Com isto temos alguns ocupantes do Palácio do Planalto em situação de conflito com a lei. É inegável que houve uma mudança institucional. Parece que as autoridades da Polícia Federal, Ministério Público Federal e da Justiça Federal resolveram agir de forma coordenada no enfrentamento ao crime denominado no passado de "colarinho branco", mesmo que as consequências cheguem ao "andar de cima" da política brasileira. Há quem considere que estas ações são consequências do amadurecimento institucional adquirido a partir da Constituição Federal de 1988.




Reforma política em pauta


A Câmara Federal atualmente só tem uma pauta prioritária que é apreciar o relatório  da reforma política produzido pelo deputado Vicente Cândido (PT-SP). Ele introduziu o Fundo de Financiamento da Democracia (financiamento público), um novo sistema eleitoral denominado "distritão" (que pode ser chamado de 'estadão'), e outras possibilidades de mudança não tão relevantes.

Até hoje não há consenso em torno das proposições do relator sobre financiamento e sistema eleitorais. Está evidente o desejo explícito dos atuais deputados de reelegerem-se aprovando uma legislação casuística.

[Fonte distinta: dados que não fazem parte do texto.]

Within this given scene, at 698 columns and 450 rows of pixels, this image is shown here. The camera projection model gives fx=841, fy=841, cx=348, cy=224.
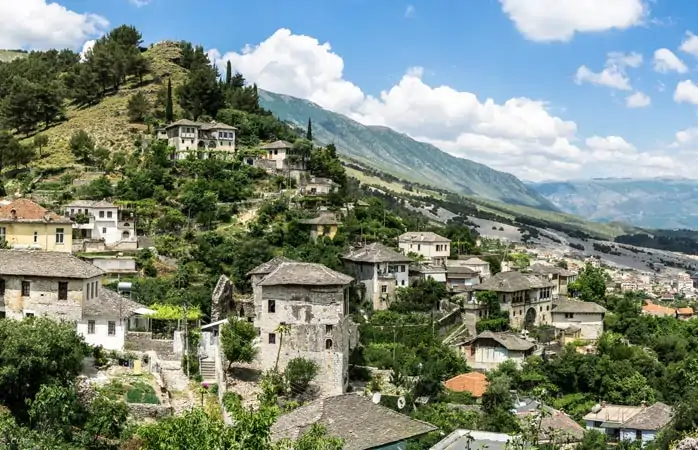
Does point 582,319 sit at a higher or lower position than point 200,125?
lower

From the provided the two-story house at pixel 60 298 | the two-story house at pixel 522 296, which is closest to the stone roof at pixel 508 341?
the two-story house at pixel 522 296

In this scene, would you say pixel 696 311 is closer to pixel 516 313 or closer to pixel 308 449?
pixel 516 313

Para os analistas sensatos melhor seria a manutenção do sistema proporcional (mesmo com as suas deficiências) proibindo-se as coligações proporcionais, e introduzindo uma cláusula de barreira (desempenho) com o percentual possível atualmente. 

No caso do financiamento eleitoral deveriam ser mantidas as mesmas regras das eleições municipais, somente permitidas as doações individuais. isto só baratearia as campanhas eleitorais. Alguém diria que o denominado 'caixa-dois' seria largamente utilizado. Entretanto, quem utilizar desse expediente sabe o risco que estará correndo.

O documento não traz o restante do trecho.